- Sua tarefa
Retome a entrevista sobre os bastidores da política em Brasília e continue a partir da última pergunta feita.

- Texto para leitura

·····

Se você está de um lado você é taxado disso ou daquilo. Ou você é hétero ou você é gay. Ou você é preto ou você é branco. Ou você gosta de cloroquina ou não gosta. Ou você faz isso ou aquilo... É maniqueísta isso. Não existe espaço nem para você falar “espera aí, quero analisar, debater”?
O senhor revela que o ministro da Cidadania Onyx Lorenzoni (DEM, mesmo partido de Mandetta), quando deputado, gravou colegas para tentar comprometê-los, e o senhor ajudou a abafar a crise...
Escrevi sobre isso para vocês saberem como é Brasília, um ambiente onde você tem que estar ligado o tempo todo.
Já ministro, Onyx depois apareceu em outra gravação, com o deputado federal Osmar Terra (MDB-RS), vazada, conspirando contra o senhor. Sentiu-se usado por Onyx?

·····

- Dados
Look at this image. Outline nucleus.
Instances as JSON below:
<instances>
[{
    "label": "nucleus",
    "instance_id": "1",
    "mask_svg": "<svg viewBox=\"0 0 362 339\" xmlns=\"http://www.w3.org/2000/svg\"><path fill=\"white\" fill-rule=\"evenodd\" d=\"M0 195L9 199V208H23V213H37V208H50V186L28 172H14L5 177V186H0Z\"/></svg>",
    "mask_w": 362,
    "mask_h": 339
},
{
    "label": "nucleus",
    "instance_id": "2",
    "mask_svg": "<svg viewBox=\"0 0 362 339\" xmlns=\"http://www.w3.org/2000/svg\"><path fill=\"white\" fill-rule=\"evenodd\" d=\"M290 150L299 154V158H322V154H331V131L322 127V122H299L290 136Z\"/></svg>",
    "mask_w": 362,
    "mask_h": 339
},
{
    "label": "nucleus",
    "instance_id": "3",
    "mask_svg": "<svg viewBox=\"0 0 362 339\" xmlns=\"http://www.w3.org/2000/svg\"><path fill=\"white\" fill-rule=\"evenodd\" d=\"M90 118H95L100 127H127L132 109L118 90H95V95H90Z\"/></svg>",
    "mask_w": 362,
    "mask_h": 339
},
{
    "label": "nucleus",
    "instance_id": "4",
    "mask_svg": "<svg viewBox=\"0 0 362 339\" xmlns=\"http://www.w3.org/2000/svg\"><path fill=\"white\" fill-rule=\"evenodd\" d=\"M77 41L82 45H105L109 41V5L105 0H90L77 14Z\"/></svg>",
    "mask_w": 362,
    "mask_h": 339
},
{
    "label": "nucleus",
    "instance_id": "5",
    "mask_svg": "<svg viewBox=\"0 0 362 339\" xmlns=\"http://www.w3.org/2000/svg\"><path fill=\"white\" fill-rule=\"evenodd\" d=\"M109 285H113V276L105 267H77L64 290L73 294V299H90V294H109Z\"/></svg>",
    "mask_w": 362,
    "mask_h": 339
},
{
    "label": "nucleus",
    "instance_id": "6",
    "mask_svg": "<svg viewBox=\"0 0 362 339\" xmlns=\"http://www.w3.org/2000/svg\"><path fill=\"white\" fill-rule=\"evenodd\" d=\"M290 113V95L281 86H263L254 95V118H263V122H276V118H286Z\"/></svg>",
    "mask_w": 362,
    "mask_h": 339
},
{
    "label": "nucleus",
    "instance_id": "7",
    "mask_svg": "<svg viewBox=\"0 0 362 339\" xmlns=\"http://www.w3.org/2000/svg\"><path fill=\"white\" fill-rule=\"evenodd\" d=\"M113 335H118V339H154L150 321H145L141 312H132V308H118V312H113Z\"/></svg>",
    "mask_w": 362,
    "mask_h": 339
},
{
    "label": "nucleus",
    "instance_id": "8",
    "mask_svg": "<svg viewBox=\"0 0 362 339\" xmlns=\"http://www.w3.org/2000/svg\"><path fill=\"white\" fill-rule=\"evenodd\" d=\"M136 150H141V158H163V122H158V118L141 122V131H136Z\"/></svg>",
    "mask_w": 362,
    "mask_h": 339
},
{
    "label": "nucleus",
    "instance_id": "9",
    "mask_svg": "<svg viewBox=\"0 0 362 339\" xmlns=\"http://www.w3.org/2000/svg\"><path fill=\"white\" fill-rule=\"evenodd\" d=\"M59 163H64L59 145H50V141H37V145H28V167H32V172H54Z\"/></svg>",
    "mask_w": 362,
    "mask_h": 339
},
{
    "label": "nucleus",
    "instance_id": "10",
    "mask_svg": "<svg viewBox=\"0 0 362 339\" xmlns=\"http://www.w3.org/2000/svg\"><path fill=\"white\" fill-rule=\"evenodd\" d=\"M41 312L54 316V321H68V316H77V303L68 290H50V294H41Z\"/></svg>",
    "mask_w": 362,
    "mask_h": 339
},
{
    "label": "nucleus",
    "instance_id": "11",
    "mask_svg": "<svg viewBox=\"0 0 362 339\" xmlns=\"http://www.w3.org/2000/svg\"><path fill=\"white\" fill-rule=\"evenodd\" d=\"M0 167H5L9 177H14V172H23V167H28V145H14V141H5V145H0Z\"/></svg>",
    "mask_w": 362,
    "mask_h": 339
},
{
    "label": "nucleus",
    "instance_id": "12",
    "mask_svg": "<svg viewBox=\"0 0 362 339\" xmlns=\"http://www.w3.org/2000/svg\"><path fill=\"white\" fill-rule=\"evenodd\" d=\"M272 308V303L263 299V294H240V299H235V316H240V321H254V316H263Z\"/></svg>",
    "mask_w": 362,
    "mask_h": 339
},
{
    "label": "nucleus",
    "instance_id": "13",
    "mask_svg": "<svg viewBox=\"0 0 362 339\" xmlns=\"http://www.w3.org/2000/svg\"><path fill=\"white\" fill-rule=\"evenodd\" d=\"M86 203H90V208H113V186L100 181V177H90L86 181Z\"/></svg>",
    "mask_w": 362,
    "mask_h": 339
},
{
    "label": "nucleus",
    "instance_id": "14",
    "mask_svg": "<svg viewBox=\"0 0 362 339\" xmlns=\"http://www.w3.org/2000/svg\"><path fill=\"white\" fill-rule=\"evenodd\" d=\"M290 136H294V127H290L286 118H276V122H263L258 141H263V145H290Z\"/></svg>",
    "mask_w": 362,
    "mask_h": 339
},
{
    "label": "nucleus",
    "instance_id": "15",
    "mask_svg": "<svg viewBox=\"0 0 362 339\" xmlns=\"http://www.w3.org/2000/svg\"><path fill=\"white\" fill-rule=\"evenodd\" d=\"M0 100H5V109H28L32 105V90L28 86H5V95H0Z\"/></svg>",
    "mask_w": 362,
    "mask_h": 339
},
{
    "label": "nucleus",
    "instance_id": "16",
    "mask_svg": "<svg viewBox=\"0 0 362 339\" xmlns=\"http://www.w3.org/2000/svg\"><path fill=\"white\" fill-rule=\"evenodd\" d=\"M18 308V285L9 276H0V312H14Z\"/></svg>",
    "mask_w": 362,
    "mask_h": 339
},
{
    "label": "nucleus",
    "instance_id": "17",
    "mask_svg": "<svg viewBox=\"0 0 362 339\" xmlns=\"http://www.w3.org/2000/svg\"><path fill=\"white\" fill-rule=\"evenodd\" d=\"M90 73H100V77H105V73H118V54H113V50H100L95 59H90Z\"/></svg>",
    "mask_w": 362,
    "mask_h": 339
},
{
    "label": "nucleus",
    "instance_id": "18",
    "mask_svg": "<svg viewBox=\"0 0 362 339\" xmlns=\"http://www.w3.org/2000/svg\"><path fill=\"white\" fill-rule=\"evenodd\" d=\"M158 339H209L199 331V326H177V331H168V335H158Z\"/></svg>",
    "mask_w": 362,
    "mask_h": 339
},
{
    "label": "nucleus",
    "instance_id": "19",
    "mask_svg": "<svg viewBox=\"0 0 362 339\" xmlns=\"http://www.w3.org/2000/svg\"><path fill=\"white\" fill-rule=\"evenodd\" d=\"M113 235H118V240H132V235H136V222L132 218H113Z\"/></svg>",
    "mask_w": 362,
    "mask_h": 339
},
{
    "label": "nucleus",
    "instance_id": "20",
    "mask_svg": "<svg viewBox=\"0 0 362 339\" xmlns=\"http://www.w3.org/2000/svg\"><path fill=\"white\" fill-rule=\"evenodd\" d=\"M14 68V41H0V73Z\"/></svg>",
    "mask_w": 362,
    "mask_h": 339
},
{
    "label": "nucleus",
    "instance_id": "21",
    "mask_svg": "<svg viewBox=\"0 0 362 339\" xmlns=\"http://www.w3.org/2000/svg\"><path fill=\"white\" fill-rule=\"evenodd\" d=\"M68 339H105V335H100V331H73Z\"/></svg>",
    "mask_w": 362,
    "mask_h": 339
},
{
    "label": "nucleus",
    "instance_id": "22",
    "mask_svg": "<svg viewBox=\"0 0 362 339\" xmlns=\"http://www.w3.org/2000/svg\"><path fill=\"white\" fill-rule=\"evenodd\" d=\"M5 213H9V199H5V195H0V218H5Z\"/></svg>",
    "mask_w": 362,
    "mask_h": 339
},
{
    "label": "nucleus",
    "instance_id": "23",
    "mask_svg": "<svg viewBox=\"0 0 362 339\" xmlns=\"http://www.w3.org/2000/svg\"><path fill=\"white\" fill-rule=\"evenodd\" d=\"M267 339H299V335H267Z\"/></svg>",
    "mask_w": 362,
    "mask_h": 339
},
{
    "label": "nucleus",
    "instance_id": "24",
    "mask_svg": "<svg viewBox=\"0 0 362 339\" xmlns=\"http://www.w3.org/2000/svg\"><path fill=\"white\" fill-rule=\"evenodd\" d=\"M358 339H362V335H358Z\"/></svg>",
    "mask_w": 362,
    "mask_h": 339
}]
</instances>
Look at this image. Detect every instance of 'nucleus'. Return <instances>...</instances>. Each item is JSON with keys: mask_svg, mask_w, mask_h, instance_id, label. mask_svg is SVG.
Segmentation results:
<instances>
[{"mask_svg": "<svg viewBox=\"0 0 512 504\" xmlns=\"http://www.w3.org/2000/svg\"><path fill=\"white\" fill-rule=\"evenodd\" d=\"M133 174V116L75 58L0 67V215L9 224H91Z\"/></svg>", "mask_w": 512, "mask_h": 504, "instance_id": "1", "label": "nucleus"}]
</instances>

·····

- Resultado do exercício
Naquele primeiro episódio, não sei. Nesse segundo, com ele e o Osmar Terra, acho que de alguma maneira. O Osmar na semana anterior tinha criticado o ministério, colocando-se a favor de da tese de que só iria ter 3.000 mortes. Foi falar isso na rádio. Era quase como se o Onyx estivesse plantando uma informação, dizendo “eu tenho uma alternativa. Tenho um cara que tem trânsito político, já foi ministro e precisa voltar”.
O senhor vai se candidatar a algum cargo público em 2022?
A única coisa que eu sei é que deputado federal eu não vou mais disputar. Já tive dois mandatos e não tenho mais pretensão. Nós estamos no meio de um governo, não chegou nem na metade. Nunca fiz plano em política, de dizer que vou me candidatar a isso ou aquilo. Sempre fui muito de impulso. Se meu coração está me mandando fazer uma coisa, eu vou.
O senhor se envolveu em algum projeto agora? Vai retomar a prática médica?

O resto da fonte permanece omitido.